BY CARL-ERIK ISSACSSON
STOCKHOLM, Sweden - The euro, the common currency of 11 of
the 15 member states in the European Union, came into being
January 1. The exchange rates of the participating countries'
currencies were supposedly irrevocably fixed at the start of
the new year.
In the weeks leading up to the launch of the new currency, a common interest rate was set at 3.0 percent in the participating countries.
The common currency is intended to put European capitalists in a stronger position to compete with their rivals in the United States. The "euro zone" covers an area with a Gross Domestic Product (GDP) close to that of the United States, with a population of 290 million. The U.S. dollar has been the world's dominant currency since World War I, when it replaced the British pound sterling. The dollar today accounts for 60 percent of global foreign currency reserves, almost four times as much as the European currencies combined.
The birth of the euro opens the possibility that central banks around the world will begin to shift their holdings of the main foreign currencies - with the dollar, euro, and yen competing for their share. This can increase the volatility on the world financial markets.
Japanese prime minister Keizo Obuchi traveled to Europe in early January to seek the backing of the governments of France, Germany, and Italy for the greater use of the yen as an international currency. Meanwhile, the big Japanese life insurers are moving to shift their foreign investments, 70 percent of which are now in dollars, to an even split between the dollar and the euro.
The euro has come into being at a time when the strengthening of U.S. imperialism, relative to its competitors, since the early 1980s has peaked. The spreading deflationary crisis of the capitalist world economy has increased conflicts between Washington, London, Paris, Bonn, and Tokyo.
The European rulers aren't faring so well either at this moment. Labor unit costs in Europe are higher than in the rest of the capitalist world, with the bosses so far unable to force the kind of "labor flexibility" - that is takebacks - on workers that have been carried out in the United States. The pressure to do this, in the name of lowering unemployment and keeping the euro strong, will grow.
Unemployment rates still average about 11 percent in the euro zone countries, reaching nearly 20 percent in Spain, despite an upturn in the business cycle in most countries in Europe. This unemployment is causing a social crises in Europe with no end in sight.
Contrary to the mantra that the euro will resolve the unemployment crises, the launch of the common currency will tend to increase joblessness, as governments use defending their national currency's exchange rate to the euro as a pretext for deeper austerity policies. Mergers of companies over the national borders are expected to lead to cutting tens of thousands of jobs.

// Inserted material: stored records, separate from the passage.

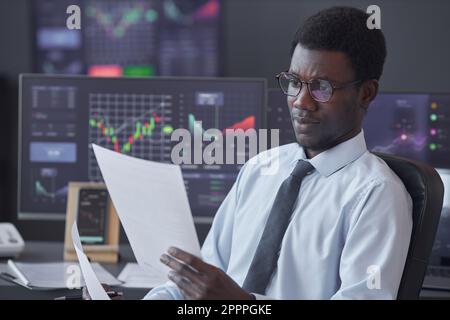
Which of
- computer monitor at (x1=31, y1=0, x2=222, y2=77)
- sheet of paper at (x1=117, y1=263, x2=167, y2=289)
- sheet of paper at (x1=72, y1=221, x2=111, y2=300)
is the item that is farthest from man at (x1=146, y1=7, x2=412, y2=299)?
computer monitor at (x1=31, y1=0, x2=222, y2=77)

Economic growth in Europe is also slowing down now, which will further accelerate competition and rivalry between the imperialist powers in Europe. One sign of the strain was the December 30 statement by Wim Duisenberg, president of the European Central Bank, that he may serve his entire eight-year term. The French government had agreed to the appointment of Duisenberg, who is Dutch, only after Duisenberg implied that he would step down after four years in favor of Bank of France governor Jean-Claude Trichet.
Of the members of the European Union, the Greek government didn't meet the criteria for participating in the euro. The governments of the United Kingdom, Denmark, and Sweden chose not to be part of the euro at a time when Europe appeared weak relative to the Washington, and the euro looked "too shaky," as the Swedish prime minister put it.
Now a debate has opened in ruling-class circles in these countries over whether to apply for membership sooner rather than later.